## DIRECTION
From the line with "How widely are" through the final line, transcribe the material below character for character; include no other lines.

## INPUT RECORDS

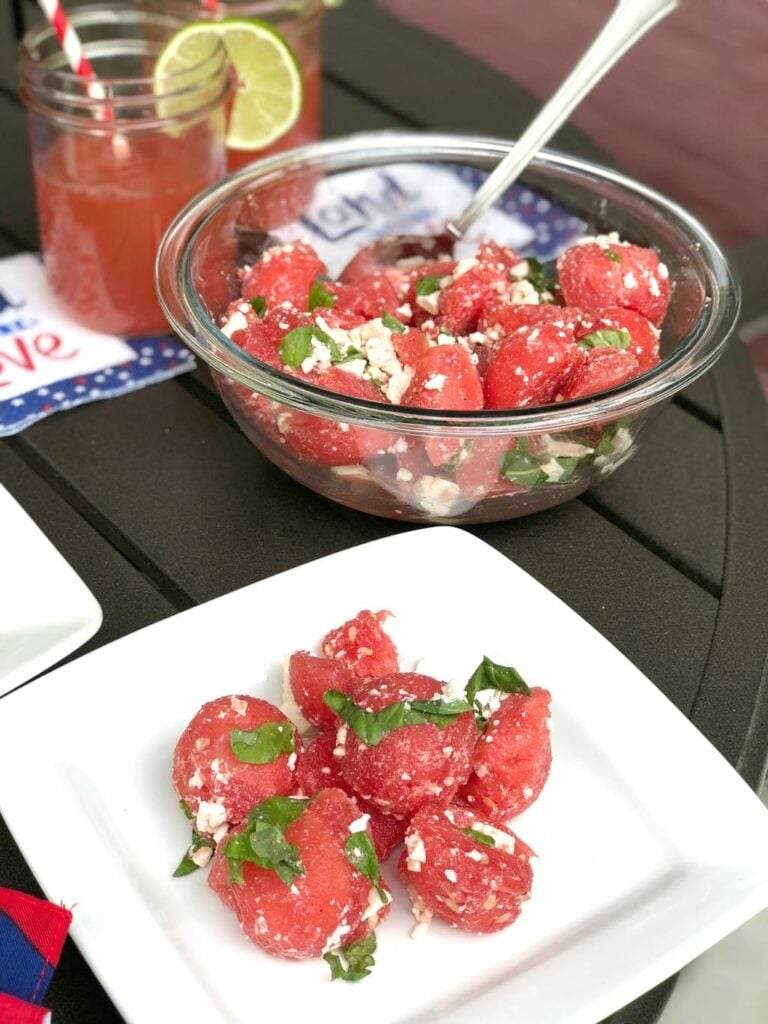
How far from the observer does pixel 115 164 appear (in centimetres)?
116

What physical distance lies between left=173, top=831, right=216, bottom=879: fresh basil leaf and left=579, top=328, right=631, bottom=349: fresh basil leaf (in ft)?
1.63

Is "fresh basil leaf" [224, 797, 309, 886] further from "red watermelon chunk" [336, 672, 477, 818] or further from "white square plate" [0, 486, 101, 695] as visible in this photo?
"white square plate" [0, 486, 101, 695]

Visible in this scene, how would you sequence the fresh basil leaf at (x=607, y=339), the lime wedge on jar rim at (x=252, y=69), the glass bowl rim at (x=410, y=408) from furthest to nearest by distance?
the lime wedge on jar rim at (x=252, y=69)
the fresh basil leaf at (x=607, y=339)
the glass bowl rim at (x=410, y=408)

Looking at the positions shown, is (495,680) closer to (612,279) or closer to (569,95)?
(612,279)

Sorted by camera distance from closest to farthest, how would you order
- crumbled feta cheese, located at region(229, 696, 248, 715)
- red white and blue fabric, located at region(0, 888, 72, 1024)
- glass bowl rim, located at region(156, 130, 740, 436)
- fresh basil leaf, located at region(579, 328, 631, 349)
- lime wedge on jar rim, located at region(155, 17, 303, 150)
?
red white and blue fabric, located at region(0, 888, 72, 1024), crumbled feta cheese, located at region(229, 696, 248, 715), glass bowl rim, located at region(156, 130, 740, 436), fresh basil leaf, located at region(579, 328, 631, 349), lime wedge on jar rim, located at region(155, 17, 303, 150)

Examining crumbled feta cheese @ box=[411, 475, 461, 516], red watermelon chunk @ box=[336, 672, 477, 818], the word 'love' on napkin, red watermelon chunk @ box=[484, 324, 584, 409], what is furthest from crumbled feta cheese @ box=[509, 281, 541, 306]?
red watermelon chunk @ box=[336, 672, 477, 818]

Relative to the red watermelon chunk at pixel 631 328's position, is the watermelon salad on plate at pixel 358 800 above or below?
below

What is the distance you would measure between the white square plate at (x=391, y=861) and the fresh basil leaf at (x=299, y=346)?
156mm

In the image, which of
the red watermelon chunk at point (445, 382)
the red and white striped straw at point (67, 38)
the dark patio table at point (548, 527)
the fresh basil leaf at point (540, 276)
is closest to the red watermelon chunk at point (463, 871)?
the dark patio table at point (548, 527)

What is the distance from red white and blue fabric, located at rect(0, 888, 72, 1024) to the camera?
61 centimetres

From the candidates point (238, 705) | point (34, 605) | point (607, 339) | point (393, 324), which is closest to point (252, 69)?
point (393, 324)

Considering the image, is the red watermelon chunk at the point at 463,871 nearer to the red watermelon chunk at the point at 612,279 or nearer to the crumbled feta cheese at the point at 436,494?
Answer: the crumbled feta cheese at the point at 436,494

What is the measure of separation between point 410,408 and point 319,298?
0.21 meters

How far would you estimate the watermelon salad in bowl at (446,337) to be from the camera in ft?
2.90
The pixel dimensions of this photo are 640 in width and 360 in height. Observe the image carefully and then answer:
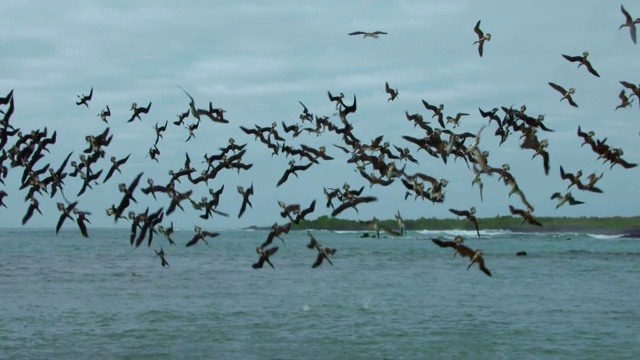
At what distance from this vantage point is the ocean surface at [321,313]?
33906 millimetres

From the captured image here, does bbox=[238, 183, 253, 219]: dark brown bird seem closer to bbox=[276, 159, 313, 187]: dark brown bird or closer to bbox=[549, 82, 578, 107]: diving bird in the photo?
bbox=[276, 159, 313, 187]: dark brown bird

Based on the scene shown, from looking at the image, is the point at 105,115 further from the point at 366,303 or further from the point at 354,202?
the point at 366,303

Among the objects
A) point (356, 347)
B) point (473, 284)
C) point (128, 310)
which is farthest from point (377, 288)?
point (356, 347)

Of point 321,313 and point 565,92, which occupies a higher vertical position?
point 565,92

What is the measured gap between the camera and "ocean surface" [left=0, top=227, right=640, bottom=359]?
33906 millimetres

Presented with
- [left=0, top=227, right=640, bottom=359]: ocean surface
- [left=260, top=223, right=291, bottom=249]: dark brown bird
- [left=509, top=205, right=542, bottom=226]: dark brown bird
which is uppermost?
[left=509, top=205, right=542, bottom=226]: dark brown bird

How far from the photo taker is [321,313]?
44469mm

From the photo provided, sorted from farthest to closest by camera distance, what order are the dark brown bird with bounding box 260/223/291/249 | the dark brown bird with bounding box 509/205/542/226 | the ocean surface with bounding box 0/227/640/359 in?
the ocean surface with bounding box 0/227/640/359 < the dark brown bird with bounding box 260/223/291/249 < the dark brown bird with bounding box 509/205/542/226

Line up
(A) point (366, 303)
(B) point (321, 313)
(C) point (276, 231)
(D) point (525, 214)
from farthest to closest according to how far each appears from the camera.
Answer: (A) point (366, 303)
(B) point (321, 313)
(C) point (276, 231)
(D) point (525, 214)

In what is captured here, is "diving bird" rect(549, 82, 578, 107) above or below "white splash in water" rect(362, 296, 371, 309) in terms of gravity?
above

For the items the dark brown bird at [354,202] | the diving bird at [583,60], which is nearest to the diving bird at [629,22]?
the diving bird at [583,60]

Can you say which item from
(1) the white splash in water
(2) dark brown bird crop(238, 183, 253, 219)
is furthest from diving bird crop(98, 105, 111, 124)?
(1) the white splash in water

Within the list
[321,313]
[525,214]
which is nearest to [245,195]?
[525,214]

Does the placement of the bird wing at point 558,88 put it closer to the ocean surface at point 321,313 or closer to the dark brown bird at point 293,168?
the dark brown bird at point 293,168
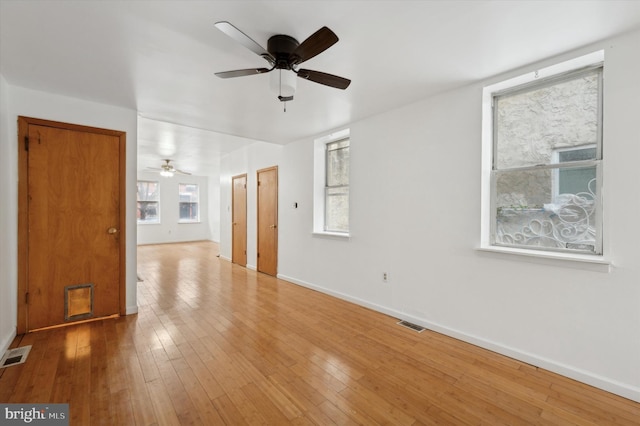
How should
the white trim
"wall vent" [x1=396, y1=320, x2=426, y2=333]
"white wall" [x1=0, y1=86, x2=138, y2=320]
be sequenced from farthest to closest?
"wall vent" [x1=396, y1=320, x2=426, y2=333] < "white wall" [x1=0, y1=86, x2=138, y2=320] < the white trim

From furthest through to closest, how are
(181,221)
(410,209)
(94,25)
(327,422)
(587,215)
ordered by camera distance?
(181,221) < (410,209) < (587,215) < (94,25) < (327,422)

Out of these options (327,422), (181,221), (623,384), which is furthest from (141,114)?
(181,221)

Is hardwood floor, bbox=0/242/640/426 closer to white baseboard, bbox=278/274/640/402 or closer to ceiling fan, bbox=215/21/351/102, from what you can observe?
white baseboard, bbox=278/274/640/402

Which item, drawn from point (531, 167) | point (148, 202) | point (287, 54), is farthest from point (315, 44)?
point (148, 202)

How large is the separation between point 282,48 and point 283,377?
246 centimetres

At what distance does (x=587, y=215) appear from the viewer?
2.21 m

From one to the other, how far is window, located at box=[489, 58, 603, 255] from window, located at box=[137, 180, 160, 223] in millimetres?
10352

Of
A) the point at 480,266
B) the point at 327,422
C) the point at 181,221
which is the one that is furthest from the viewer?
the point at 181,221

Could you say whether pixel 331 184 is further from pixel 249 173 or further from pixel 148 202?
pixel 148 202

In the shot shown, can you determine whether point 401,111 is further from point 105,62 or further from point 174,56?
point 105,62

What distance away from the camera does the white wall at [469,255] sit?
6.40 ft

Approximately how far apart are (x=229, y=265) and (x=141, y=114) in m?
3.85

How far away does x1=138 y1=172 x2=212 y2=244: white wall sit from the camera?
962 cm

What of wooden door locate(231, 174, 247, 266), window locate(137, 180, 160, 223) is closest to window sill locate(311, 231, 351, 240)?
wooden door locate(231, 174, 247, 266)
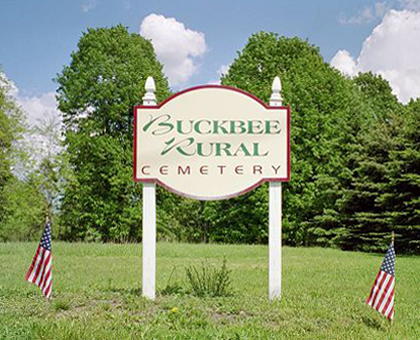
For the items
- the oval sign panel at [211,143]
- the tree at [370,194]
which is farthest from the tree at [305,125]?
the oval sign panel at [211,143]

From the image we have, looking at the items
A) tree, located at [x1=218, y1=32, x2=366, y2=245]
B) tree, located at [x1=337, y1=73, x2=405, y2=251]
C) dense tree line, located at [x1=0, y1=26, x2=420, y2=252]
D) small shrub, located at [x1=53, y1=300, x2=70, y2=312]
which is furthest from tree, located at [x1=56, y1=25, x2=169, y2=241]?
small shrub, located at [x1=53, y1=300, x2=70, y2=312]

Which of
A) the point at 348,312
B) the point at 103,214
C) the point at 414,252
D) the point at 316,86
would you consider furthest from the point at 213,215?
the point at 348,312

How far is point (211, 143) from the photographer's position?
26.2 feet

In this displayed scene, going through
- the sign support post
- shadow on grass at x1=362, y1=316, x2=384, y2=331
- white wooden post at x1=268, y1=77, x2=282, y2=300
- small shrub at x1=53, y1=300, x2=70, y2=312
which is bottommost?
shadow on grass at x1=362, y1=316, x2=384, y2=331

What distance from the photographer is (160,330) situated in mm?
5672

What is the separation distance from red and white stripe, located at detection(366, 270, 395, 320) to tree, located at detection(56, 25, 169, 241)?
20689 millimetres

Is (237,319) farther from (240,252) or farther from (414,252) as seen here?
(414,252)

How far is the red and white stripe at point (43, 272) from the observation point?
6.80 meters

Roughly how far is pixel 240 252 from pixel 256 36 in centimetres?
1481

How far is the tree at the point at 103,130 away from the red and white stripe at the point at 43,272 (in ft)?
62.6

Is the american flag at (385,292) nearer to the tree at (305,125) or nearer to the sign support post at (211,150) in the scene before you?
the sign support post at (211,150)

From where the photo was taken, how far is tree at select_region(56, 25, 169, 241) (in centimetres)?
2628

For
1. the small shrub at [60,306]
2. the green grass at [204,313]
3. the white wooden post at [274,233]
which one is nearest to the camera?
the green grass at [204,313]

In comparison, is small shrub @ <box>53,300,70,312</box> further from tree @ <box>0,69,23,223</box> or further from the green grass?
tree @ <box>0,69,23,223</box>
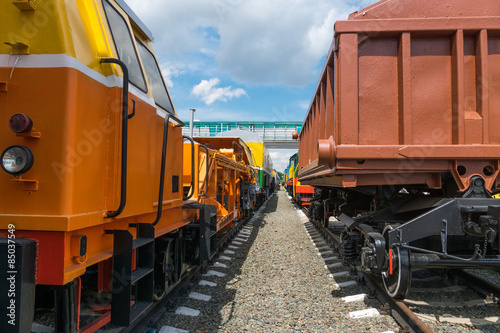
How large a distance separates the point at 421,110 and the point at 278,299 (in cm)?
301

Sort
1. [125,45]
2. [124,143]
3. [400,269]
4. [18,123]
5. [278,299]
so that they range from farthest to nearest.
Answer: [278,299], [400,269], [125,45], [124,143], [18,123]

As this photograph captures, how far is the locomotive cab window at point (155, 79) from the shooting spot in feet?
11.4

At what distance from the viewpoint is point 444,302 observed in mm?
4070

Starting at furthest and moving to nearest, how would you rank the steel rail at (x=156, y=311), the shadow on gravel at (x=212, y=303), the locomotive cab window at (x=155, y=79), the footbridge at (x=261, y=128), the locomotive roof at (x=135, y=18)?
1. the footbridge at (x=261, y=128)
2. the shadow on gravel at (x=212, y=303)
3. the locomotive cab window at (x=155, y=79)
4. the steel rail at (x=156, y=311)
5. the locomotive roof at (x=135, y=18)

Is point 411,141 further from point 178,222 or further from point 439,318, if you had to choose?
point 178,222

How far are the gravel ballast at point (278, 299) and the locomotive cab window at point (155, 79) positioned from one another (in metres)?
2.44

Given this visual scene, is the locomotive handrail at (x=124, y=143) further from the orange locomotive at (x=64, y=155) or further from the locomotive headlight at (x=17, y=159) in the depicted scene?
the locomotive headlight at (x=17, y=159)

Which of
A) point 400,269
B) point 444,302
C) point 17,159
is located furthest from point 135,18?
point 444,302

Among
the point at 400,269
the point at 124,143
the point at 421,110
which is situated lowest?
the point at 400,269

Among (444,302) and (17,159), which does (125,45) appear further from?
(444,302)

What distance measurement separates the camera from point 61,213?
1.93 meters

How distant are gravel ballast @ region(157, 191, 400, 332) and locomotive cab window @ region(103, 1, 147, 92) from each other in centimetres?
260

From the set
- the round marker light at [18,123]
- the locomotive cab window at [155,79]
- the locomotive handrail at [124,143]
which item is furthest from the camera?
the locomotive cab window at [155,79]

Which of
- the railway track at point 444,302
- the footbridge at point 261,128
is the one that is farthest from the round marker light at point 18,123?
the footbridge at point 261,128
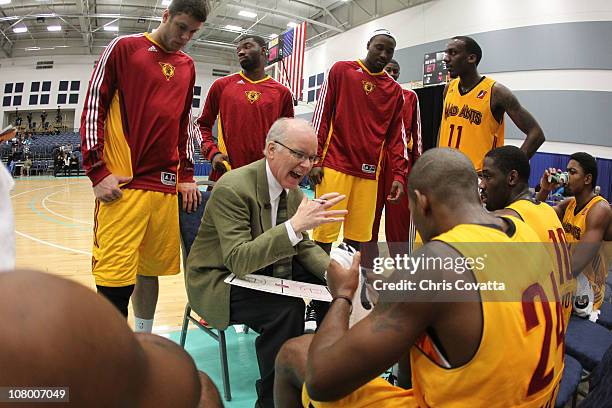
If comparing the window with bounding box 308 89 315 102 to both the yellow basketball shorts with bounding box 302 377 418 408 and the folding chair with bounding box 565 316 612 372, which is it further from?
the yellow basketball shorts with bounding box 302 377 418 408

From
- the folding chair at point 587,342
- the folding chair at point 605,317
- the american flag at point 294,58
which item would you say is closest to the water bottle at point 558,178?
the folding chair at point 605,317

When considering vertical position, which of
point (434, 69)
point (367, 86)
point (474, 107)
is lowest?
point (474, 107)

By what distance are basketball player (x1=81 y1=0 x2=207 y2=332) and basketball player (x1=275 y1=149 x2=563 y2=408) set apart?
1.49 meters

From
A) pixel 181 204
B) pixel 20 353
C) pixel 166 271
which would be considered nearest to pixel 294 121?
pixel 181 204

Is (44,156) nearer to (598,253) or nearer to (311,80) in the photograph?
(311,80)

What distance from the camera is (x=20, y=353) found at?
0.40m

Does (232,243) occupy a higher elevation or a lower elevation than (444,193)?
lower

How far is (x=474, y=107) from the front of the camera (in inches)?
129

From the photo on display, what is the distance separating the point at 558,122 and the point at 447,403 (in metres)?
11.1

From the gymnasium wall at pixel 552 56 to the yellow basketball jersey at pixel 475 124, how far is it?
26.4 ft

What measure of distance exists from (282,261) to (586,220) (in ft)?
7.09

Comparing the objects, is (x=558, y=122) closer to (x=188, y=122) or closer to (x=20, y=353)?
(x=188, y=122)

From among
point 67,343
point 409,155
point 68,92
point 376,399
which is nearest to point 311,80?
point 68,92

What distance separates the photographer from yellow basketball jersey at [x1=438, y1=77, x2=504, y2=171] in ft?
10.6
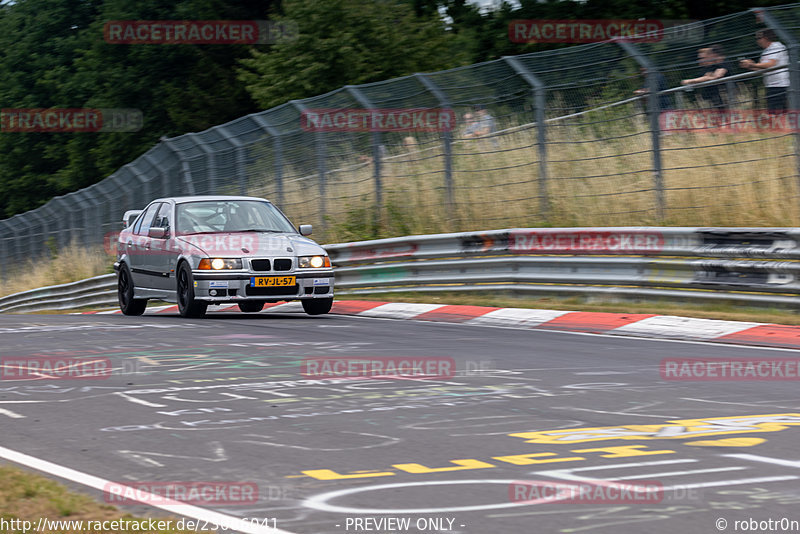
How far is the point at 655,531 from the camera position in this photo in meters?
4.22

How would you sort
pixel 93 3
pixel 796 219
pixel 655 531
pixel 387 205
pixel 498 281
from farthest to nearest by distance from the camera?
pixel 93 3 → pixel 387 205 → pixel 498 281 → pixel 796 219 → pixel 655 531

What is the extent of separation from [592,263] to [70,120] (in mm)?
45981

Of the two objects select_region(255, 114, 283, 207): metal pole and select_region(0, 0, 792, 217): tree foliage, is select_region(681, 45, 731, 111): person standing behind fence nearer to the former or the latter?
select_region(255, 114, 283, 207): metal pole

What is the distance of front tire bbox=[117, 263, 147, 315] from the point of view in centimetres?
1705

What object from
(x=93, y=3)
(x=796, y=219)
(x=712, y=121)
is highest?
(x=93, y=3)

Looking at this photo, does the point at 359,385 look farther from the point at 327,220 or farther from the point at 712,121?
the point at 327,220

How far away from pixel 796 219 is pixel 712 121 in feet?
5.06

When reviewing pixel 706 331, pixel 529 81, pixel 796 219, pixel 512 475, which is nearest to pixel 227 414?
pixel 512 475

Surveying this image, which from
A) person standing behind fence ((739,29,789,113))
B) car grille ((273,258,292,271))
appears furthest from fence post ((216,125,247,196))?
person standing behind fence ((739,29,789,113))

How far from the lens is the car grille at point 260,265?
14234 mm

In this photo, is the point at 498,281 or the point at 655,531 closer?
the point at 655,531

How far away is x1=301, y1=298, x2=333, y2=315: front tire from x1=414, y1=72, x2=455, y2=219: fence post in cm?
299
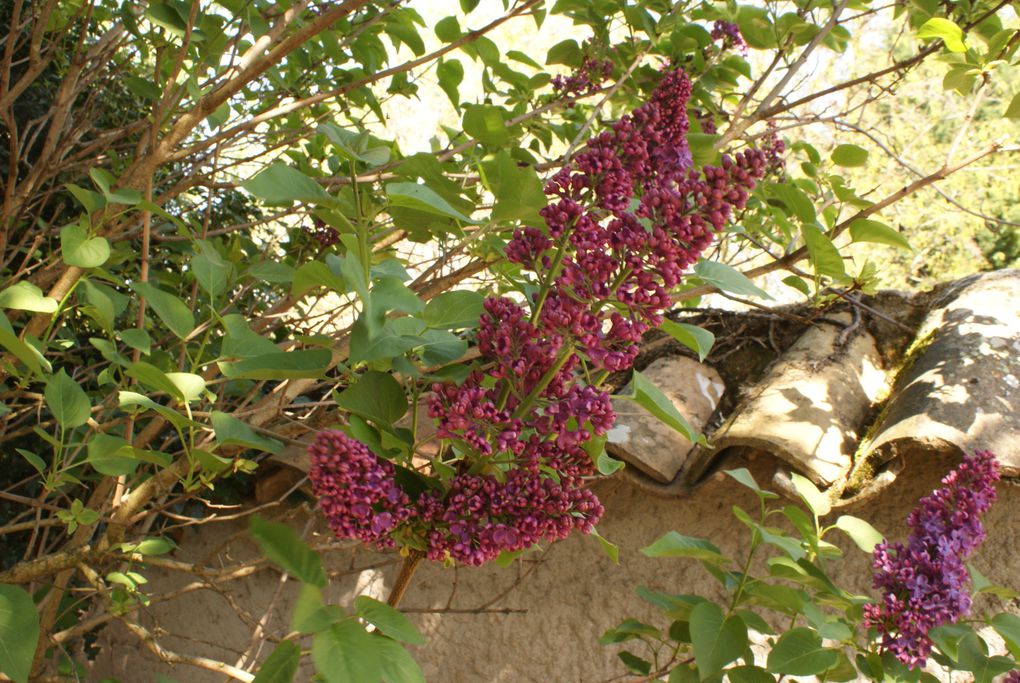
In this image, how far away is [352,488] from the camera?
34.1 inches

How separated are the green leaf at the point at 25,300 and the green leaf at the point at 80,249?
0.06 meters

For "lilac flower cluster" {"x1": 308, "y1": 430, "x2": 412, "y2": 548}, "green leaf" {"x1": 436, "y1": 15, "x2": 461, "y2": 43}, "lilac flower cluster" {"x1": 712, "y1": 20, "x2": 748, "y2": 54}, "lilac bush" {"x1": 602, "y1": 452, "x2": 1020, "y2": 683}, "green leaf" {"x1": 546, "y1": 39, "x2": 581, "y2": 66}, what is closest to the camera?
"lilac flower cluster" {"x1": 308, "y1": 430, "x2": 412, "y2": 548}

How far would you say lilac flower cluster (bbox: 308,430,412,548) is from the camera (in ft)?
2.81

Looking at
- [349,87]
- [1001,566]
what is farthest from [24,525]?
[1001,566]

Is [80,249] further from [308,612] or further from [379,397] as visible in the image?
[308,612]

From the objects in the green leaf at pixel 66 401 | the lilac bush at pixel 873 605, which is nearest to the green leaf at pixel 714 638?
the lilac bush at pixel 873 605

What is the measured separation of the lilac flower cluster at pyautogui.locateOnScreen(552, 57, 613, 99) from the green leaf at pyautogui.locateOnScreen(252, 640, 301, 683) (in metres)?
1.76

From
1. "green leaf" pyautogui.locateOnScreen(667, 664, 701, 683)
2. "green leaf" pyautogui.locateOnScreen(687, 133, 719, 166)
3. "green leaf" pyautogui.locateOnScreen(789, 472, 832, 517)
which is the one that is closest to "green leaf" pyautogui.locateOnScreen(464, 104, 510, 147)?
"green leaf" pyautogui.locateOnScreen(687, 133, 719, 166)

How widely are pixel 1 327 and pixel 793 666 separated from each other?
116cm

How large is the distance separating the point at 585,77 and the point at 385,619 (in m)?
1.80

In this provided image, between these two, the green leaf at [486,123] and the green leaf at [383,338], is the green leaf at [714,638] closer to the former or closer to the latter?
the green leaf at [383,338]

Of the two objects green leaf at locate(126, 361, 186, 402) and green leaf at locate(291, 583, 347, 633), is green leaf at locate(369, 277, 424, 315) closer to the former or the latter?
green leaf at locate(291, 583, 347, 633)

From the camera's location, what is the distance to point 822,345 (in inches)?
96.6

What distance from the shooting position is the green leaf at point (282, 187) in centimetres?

## FINISHED ANSWER
How widely are pixel 1 327 and pixel 793 666 separated from each other?
116cm

How large is the distance separating the point at 585,77 and the point at 385,619 (in m)?
1.80

In this provided image, between these two, the green leaf at [486,123] and the green leaf at [383,338], is the green leaf at [714,638] closer to the former or closer to the latter?
the green leaf at [383,338]

Of the two objects green leaf at locate(126, 361, 186, 402) and green leaf at locate(291, 583, 347, 633), is green leaf at locate(369, 277, 424, 315) closer to the former or the latter?
green leaf at locate(291, 583, 347, 633)

From the camera's location, what is the distance to point 822,345 (in inches)?
96.6

What distance from the shooting position is the green leaf at point (282, 187) in centimetres?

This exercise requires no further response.